Reproduce the entries verbatim, beginning with their first line and stopping after the line that contains "6.86 meters".

§ **Material for this task**:
--------

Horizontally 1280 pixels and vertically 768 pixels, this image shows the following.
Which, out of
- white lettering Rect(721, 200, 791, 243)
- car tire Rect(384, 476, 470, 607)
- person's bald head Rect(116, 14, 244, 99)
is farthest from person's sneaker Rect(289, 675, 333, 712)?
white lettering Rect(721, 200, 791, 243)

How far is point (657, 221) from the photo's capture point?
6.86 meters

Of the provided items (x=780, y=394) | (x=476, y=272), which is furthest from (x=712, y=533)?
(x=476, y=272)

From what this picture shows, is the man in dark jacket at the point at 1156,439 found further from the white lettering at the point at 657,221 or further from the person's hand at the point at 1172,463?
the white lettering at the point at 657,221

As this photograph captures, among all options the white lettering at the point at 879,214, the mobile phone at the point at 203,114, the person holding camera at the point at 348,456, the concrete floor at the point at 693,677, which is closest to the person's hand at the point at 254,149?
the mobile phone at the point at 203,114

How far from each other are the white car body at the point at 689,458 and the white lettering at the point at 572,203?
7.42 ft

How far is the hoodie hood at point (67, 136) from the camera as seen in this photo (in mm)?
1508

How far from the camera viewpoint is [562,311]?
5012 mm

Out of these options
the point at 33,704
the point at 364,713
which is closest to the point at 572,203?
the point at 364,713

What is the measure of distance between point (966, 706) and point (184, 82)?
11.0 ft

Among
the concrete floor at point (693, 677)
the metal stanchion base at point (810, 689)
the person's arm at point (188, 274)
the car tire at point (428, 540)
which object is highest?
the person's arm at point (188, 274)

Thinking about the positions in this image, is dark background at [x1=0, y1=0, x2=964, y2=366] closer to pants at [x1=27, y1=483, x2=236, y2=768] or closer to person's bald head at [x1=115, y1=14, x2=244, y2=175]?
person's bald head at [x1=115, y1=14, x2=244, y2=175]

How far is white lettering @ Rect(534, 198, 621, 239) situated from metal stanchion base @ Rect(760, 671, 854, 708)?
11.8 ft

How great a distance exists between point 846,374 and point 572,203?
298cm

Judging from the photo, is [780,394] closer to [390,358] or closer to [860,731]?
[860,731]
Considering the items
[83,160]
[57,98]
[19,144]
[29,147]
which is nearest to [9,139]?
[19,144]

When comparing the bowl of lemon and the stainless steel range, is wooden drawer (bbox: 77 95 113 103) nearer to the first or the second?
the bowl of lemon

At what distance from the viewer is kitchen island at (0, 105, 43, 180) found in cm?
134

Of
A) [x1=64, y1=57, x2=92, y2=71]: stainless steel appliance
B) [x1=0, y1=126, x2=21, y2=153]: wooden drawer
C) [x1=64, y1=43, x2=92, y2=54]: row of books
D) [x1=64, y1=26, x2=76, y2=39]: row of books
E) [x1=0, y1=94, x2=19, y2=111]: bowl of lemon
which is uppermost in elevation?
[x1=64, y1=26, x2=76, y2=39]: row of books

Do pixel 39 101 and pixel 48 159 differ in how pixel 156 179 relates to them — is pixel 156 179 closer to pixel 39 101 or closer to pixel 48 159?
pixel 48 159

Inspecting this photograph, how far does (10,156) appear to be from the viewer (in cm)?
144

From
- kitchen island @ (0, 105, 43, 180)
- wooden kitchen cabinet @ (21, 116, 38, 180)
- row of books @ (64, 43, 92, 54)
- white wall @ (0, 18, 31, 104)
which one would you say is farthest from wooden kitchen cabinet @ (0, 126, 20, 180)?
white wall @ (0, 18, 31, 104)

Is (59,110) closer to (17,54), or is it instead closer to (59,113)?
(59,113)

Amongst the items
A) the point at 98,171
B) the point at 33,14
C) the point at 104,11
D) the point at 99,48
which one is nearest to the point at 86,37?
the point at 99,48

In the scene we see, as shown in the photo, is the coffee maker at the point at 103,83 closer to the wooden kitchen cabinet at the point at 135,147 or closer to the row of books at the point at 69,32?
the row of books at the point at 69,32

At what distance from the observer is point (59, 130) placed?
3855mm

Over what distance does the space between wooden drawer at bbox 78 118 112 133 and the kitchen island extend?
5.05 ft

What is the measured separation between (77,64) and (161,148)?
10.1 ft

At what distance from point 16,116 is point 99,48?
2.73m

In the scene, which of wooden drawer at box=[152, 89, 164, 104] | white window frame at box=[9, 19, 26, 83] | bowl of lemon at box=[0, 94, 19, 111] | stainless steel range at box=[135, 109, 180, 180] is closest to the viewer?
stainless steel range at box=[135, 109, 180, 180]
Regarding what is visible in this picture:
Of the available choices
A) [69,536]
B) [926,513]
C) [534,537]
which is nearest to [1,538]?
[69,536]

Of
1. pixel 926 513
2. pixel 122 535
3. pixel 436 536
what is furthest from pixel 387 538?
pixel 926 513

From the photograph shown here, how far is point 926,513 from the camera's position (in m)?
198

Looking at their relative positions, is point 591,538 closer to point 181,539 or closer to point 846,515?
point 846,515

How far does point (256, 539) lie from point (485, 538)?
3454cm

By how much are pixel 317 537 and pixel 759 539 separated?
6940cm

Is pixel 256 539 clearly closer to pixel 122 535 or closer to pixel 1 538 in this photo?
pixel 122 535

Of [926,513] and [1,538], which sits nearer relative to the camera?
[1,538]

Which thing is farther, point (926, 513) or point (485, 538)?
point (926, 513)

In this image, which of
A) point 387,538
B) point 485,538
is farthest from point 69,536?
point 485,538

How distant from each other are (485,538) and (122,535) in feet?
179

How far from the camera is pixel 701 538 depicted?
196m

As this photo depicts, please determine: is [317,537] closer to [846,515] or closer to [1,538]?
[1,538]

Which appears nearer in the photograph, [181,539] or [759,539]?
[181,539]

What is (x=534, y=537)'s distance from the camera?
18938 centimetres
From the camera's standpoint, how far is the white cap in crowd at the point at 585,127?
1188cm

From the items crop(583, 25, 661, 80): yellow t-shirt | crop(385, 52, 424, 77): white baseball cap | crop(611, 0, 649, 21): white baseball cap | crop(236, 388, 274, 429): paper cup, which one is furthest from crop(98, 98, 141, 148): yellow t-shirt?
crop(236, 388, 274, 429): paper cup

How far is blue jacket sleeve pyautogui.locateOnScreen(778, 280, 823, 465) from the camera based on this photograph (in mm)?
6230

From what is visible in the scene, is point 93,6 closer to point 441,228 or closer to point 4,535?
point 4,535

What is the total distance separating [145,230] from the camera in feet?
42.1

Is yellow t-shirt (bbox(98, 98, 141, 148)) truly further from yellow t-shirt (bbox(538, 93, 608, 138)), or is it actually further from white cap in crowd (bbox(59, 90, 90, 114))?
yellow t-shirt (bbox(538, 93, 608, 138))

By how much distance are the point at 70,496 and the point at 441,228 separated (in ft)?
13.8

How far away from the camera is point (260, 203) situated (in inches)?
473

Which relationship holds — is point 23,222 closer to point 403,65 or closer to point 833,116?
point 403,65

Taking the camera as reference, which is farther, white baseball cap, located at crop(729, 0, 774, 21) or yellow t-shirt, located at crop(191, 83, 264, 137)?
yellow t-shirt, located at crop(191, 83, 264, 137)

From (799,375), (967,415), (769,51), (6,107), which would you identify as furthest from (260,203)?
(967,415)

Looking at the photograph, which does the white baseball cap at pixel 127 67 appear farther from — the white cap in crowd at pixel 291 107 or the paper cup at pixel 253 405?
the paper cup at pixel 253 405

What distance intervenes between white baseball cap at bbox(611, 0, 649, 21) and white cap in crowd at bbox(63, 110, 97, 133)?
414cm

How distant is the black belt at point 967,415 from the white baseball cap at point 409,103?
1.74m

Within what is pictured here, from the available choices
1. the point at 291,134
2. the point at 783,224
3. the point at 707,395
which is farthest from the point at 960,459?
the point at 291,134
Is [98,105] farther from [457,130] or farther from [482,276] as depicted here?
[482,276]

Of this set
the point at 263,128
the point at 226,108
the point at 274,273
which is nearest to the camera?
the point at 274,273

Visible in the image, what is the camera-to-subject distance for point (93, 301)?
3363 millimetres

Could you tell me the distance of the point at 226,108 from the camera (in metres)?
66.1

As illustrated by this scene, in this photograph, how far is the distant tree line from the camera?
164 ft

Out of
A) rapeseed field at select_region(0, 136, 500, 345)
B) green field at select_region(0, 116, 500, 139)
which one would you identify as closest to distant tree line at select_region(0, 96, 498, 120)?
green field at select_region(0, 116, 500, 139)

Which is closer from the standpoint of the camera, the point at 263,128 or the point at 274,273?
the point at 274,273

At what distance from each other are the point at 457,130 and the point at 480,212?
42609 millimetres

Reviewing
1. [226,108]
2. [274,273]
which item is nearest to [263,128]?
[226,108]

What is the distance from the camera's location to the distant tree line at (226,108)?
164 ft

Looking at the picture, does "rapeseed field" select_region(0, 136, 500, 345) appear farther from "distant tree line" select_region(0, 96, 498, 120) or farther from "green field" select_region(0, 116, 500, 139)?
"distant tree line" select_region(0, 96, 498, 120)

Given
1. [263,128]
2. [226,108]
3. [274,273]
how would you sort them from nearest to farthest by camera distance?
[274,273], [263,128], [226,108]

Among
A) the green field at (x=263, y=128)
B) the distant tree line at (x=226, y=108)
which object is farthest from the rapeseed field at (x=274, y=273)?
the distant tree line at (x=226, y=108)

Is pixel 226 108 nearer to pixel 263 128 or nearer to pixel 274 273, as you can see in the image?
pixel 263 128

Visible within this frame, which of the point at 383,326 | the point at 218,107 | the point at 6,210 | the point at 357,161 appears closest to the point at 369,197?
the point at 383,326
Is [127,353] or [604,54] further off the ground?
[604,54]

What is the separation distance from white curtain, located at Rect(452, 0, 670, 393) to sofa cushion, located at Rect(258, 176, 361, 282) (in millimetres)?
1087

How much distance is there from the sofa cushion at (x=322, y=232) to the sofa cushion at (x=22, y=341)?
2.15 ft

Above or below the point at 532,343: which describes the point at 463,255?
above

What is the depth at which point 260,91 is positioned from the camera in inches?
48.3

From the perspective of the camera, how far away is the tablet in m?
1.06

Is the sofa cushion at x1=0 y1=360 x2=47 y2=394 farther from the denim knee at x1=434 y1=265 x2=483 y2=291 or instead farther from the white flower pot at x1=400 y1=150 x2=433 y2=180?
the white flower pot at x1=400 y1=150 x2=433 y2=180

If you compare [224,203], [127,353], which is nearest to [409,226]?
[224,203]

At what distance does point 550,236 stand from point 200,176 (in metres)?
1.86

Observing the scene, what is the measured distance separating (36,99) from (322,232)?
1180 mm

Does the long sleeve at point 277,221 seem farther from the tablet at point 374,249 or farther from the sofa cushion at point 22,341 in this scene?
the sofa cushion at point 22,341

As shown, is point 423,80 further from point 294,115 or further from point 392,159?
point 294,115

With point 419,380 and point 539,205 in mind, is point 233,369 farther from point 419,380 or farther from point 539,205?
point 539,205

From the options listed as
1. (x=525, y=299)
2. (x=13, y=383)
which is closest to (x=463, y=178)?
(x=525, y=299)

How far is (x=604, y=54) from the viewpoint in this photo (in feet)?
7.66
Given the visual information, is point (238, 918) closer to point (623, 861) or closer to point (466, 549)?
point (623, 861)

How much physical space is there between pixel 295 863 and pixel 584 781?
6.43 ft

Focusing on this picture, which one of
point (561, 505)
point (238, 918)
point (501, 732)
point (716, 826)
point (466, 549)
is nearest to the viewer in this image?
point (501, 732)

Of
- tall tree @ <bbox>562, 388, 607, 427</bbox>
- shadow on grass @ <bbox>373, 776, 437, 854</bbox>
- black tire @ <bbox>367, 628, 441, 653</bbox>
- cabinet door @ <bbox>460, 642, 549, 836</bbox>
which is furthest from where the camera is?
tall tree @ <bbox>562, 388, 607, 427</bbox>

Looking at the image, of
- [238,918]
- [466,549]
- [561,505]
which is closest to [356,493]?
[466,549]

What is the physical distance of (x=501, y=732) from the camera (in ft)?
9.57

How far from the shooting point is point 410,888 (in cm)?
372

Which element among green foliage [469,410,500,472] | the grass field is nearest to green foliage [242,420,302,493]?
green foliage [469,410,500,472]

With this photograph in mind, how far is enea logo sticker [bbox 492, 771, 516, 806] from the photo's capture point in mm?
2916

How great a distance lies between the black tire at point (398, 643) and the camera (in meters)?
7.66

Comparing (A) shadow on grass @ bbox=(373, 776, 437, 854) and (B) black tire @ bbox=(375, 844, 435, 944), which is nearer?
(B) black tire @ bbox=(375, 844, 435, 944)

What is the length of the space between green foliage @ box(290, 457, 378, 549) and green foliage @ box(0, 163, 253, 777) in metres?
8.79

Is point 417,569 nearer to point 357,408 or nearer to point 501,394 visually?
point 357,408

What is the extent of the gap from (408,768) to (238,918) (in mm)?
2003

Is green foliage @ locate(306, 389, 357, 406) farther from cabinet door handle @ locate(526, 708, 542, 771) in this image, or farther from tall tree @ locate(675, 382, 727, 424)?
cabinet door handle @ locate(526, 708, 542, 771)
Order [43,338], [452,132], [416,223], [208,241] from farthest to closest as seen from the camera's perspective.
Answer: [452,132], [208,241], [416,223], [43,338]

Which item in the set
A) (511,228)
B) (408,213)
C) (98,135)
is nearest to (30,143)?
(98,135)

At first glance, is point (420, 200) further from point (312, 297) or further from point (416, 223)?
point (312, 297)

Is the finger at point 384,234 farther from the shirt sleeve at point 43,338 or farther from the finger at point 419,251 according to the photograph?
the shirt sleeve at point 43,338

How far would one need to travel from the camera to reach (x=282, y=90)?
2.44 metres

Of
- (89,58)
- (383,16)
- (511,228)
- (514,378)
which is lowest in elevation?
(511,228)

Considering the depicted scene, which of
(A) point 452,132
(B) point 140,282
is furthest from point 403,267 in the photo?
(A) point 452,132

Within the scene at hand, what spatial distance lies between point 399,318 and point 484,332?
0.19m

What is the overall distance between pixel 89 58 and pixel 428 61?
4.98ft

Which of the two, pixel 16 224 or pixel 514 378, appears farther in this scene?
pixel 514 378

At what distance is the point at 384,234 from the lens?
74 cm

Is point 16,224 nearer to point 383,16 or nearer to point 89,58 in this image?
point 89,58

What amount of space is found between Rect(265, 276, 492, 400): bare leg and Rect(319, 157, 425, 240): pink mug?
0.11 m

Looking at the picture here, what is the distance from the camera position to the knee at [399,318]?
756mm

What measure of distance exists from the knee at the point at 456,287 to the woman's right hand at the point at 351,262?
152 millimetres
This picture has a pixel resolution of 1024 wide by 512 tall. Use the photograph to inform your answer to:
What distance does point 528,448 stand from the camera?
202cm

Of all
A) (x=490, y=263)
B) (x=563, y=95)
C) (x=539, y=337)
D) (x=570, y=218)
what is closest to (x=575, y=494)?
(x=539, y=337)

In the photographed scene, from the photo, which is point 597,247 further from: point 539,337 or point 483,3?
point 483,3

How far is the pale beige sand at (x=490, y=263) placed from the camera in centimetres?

--------

§ **Task result**:
Horizontally 1280 pixels and vertically 768 pixels, this image shows the following.
Which, out of
- white lettering Rect(721, 200, 791, 243)
- car tire Rect(384, 476, 470, 607)
- person's bald head Rect(116, 14, 244, 99)
is farthest from person's sneaker Rect(289, 675, 333, 712)?
white lettering Rect(721, 200, 791, 243)

How far is point (657, 221) from the photo's capture point?
6.86 meters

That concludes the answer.